**Text shown**
Let’s start from perhaps Hong Kong’s most famous building, the Bank of China tower. It's designed by the late Chinese-American architect I.M. Pei.
Pei died last month at the age of 102. He left us with countless modernist masterpieces, but you should remember him for more than architecture. inkstonenews.com/arts/im-pei-di…
The last phase of the construction of Pei's Bank of China tower coincided with one of the most consequential events in China’s political history: the 1989 Tiananmen Square crackdown.

Photos via @lera_engineers, structural engineer for the building. lera.com/bank-of-china-…
A little more than 30 years ago today in Beijing, about 1,200 miles north from here, young protesters occupied Tiananmen Square to demand accountability and democracy.
Pei's tower was six months from completion then. It was commissioned and owned by the Chinese state. It was then the tallest building in the world outside New York and Chicago.
By building it, China was showing the world the early progress of its economic reforms and a glimpse of a rising power.

But for Pei, the stakes were high for a different reason at first.
When he was designing the tower, an absolutely jaw-dropping HSBC building opened a stone's throw away from Pei's site. He was under pressure to beat it.

Photo: Wikipedia user -Wpcpey
The HSBC building was then the most expensive building ever in the city, funded, designed and engineered by the Brits. (And it was the first building in Hong Kong to be fully air-conditioned!)
Pei had a fraction of the budget, and a less than ideal site. But he had managed to come up with a truly innovative design that stood up to the HSBC building.

Here’s a photo I took from the 2014 Umbrella Movement protests
But everything changed after the night of June 3, when Chinese troops opened fire on civilians in Beijing, killing hundreds of protesters.
In the days after the crackdown in Beijing, the construction crew of the tower hung a giant banner from the top floor of the building that called for justice for the slain protesters.
Some Hong Kong residents lined up to take their money out of Bank of China in protest (there was also fear, too, of turmoil in China). Pei had been quiet for days, but he eventually spoke up.
He wrote a column in The New York Times published that month titled “China Won’t Ever Be the Same.” He recalled his excitement to return to his birth place, China, to work on the tower and hopes for the future of the country.

**Given records**
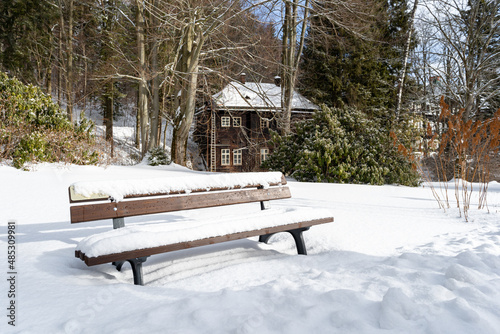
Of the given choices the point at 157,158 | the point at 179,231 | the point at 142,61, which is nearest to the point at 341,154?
the point at 157,158

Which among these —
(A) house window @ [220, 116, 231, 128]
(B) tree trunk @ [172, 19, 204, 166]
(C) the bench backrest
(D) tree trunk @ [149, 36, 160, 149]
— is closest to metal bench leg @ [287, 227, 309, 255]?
(C) the bench backrest

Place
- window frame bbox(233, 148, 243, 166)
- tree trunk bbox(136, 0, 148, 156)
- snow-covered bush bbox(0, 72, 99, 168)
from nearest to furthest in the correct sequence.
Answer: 1. snow-covered bush bbox(0, 72, 99, 168)
2. tree trunk bbox(136, 0, 148, 156)
3. window frame bbox(233, 148, 243, 166)

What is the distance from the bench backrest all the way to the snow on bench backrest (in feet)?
0.09

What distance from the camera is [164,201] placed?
3.25 meters

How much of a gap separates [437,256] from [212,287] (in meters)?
2.28

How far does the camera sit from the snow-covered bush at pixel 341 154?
10688mm

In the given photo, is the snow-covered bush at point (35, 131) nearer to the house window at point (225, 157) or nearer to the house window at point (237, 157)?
the house window at point (225, 157)

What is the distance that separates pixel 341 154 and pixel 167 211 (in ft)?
27.5

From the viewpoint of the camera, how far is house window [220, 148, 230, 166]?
26.4 m

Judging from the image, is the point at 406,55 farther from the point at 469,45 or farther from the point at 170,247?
the point at 170,247

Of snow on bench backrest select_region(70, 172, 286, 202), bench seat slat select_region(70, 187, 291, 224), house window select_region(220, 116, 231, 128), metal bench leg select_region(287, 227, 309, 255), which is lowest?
metal bench leg select_region(287, 227, 309, 255)

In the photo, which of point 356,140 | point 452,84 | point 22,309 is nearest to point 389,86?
point 452,84

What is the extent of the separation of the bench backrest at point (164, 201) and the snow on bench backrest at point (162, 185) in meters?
0.03

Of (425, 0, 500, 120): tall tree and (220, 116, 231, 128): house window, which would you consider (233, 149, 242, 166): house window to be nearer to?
(220, 116, 231, 128): house window
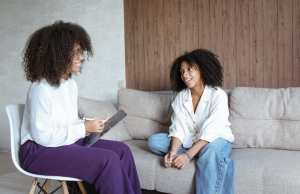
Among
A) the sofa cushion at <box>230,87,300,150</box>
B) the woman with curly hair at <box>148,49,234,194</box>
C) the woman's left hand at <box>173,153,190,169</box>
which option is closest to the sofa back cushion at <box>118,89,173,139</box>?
the woman with curly hair at <box>148,49,234,194</box>

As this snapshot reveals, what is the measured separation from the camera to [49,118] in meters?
1.86

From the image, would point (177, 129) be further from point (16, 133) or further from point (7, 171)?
point (7, 171)

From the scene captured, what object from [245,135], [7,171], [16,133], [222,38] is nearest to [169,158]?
[245,135]

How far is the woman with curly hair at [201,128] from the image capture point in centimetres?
208

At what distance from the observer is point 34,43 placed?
1959 millimetres

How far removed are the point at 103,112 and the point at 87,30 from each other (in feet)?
3.71

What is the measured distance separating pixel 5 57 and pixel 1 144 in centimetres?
97

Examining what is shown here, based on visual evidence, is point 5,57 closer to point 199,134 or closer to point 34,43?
point 34,43

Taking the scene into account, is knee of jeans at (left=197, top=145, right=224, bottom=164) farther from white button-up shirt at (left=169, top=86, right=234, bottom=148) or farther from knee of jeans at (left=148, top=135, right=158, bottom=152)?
knee of jeans at (left=148, top=135, right=158, bottom=152)

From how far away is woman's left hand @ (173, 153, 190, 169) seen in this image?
7.07ft

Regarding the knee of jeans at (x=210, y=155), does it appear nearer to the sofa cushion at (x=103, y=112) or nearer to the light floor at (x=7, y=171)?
the light floor at (x=7, y=171)

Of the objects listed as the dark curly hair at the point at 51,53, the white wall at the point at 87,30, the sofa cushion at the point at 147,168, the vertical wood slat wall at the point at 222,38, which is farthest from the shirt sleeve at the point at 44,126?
the white wall at the point at 87,30

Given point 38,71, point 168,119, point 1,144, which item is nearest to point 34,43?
point 38,71

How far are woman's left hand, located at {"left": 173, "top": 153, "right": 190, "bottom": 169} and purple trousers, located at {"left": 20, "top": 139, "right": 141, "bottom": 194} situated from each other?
14.2 inches
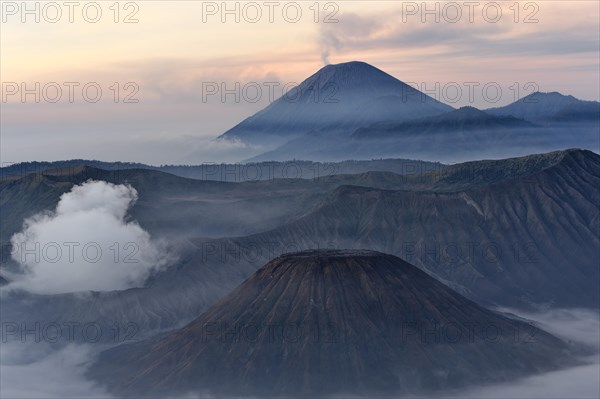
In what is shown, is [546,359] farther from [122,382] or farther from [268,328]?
[122,382]

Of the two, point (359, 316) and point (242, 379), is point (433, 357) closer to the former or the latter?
point (359, 316)

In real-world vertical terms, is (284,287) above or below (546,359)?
above

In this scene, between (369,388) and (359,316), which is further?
(359,316)

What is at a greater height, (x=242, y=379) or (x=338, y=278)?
(x=338, y=278)

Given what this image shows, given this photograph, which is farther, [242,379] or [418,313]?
[418,313]

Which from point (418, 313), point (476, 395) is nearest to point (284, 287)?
point (418, 313)

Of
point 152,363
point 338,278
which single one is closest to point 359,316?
point 338,278
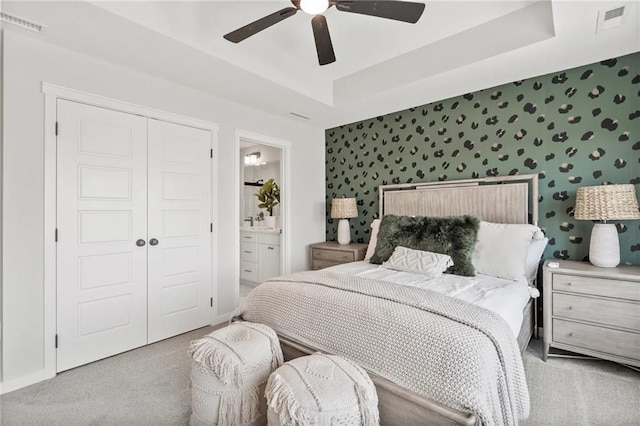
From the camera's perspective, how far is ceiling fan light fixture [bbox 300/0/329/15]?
1736 millimetres

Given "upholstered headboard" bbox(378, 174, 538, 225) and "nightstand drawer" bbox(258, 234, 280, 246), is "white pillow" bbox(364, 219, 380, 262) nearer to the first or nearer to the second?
"upholstered headboard" bbox(378, 174, 538, 225)

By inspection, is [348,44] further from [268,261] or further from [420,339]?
[268,261]

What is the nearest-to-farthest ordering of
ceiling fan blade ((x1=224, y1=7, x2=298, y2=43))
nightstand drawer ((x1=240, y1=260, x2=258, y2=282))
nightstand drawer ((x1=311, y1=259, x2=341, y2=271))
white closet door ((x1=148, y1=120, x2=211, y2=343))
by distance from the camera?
ceiling fan blade ((x1=224, y1=7, x2=298, y2=43)), white closet door ((x1=148, y1=120, x2=211, y2=343)), nightstand drawer ((x1=311, y1=259, x2=341, y2=271)), nightstand drawer ((x1=240, y1=260, x2=258, y2=282))

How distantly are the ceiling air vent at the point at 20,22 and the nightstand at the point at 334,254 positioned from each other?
3251mm

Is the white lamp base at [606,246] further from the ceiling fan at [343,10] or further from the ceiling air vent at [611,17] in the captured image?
the ceiling fan at [343,10]

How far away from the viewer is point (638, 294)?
2.09 meters

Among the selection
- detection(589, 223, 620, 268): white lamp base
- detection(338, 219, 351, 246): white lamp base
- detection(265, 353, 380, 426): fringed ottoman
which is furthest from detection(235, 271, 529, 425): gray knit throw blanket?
detection(338, 219, 351, 246): white lamp base

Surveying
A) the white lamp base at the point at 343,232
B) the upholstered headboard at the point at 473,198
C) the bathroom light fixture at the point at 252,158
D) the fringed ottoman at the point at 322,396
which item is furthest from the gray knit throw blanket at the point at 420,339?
the bathroom light fixture at the point at 252,158

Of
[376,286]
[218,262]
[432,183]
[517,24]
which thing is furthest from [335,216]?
[517,24]

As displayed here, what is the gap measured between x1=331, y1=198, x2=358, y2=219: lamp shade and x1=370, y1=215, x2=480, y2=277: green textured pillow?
88 cm

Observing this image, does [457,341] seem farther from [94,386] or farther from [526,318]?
[94,386]

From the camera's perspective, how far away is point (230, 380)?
1532mm

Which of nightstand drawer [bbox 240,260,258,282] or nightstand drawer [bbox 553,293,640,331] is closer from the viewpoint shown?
nightstand drawer [bbox 553,293,640,331]

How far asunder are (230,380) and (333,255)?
2.50 m
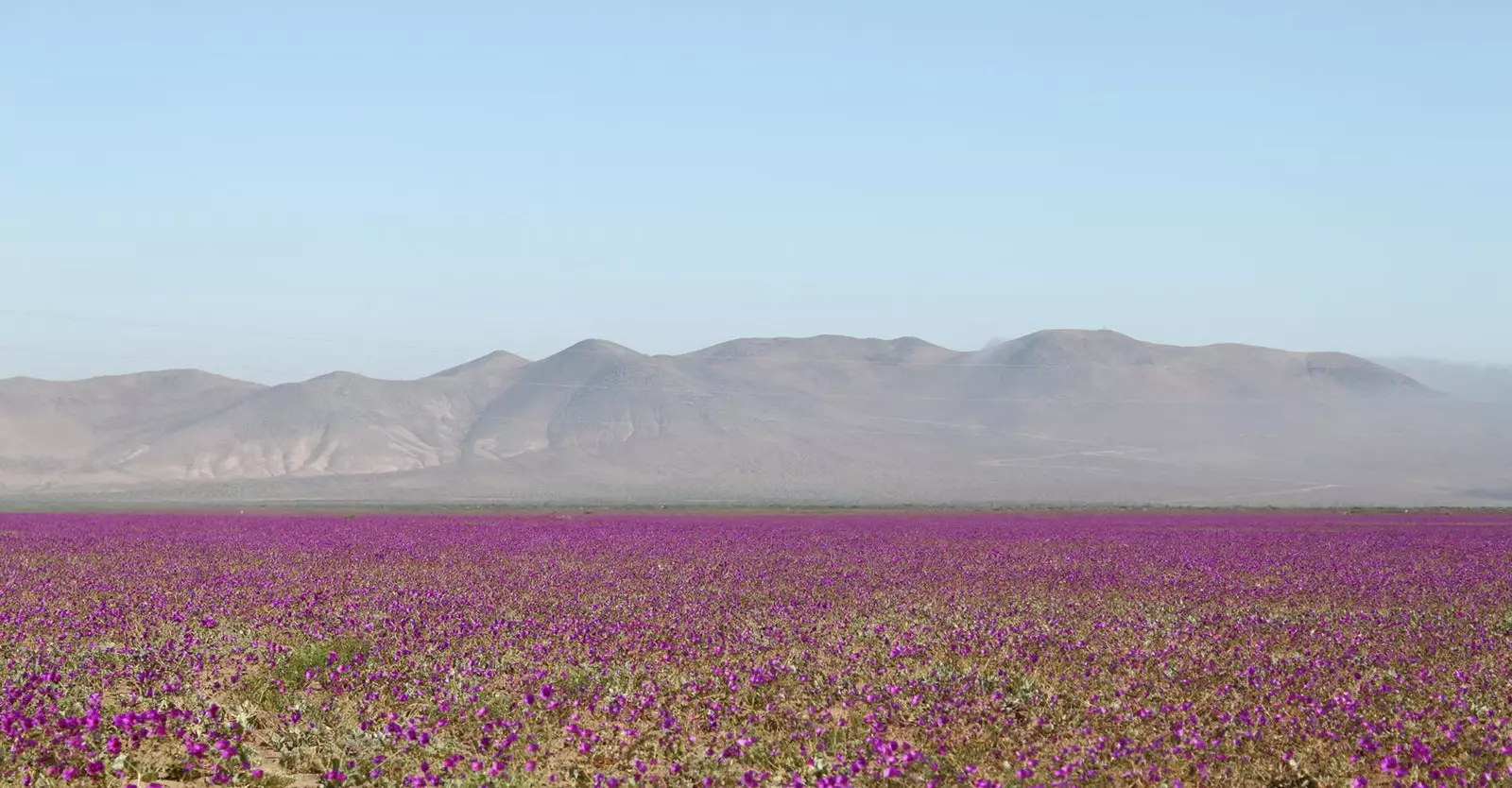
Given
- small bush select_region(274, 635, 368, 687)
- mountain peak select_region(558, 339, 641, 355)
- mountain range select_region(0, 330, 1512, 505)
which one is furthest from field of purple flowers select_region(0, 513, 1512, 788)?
mountain peak select_region(558, 339, 641, 355)

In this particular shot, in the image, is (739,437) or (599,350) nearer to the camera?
(739,437)

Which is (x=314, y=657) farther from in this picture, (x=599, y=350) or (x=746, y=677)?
(x=599, y=350)

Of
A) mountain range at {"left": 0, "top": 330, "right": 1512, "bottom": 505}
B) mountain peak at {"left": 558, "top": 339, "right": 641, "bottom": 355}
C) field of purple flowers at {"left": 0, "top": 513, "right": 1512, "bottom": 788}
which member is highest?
mountain peak at {"left": 558, "top": 339, "right": 641, "bottom": 355}

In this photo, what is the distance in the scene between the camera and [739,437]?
15000 centimetres

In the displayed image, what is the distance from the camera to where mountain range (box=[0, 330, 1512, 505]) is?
11706 centimetres

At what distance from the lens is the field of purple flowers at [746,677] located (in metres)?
7.36

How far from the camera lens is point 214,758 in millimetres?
7430

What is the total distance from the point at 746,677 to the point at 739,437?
14029 cm

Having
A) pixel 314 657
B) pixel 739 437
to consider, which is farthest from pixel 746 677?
pixel 739 437

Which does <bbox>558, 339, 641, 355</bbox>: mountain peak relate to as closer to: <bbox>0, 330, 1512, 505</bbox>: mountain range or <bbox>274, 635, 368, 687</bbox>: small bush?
<bbox>0, 330, 1512, 505</bbox>: mountain range

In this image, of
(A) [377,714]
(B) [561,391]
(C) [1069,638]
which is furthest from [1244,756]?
(B) [561,391]

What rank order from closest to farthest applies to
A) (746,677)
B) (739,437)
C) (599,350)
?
1. (746,677)
2. (739,437)
3. (599,350)

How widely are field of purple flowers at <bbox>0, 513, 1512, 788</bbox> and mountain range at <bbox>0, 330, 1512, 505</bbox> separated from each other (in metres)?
82.6

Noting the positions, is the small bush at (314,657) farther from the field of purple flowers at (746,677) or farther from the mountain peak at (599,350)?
the mountain peak at (599,350)
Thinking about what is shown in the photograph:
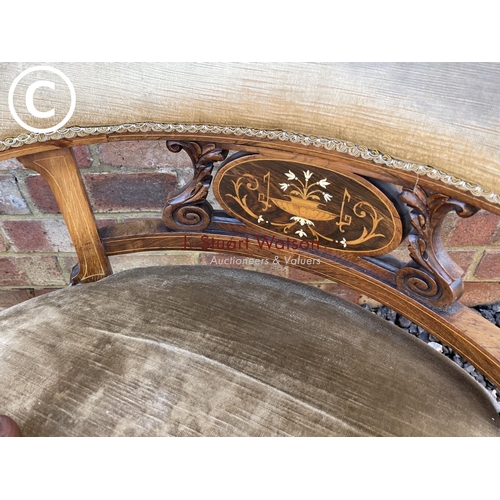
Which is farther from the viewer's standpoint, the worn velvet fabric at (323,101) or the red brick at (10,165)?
the red brick at (10,165)

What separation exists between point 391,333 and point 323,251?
101 mm

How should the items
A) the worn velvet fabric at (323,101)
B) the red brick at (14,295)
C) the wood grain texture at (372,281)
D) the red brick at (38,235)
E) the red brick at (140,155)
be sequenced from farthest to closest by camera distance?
the red brick at (14,295) < the red brick at (38,235) < the red brick at (140,155) < the wood grain texture at (372,281) < the worn velvet fabric at (323,101)

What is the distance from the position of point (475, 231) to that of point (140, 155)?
542 millimetres

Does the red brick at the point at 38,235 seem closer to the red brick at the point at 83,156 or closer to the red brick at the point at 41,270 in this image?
the red brick at the point at 41,270

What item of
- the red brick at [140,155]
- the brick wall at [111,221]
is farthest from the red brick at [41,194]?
the red brick at [140,155]

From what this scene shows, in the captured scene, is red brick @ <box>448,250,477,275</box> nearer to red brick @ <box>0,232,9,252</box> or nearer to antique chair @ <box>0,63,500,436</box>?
antique chair @ <box>0,63,500,436</box>

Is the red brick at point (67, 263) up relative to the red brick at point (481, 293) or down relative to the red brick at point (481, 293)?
up

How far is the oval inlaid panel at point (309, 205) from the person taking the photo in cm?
39

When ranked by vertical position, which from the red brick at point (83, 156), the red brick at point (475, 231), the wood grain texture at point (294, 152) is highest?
the wood grain texture at point (294, 152)

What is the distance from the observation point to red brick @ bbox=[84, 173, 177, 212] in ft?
2.44

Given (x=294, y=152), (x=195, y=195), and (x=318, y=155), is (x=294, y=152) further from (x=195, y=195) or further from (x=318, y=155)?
(x=195, y=195)

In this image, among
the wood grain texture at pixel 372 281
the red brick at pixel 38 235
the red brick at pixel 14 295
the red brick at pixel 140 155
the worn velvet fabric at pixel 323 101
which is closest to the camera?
the worn velvet fabric at pixel 323 101

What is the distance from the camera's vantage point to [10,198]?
0.78 m

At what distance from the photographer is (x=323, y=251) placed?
0.46 metres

**Description of the task**
Reproduce word for word the stretch of the text about I.M. Pei's Bank of China tower from "By building it, China" through "to beat it.".

**Output for this exercise**
By building it, China was showing the world the early progress of its economic reforms and a glimpse of a rising power.

But for Pei, the stakes were high for a different reason at first.
When he was designing the tower, an absolutely jaw-dropping HSBC building opened a stone's throw away from Pei's site. He was under pressure to beat it.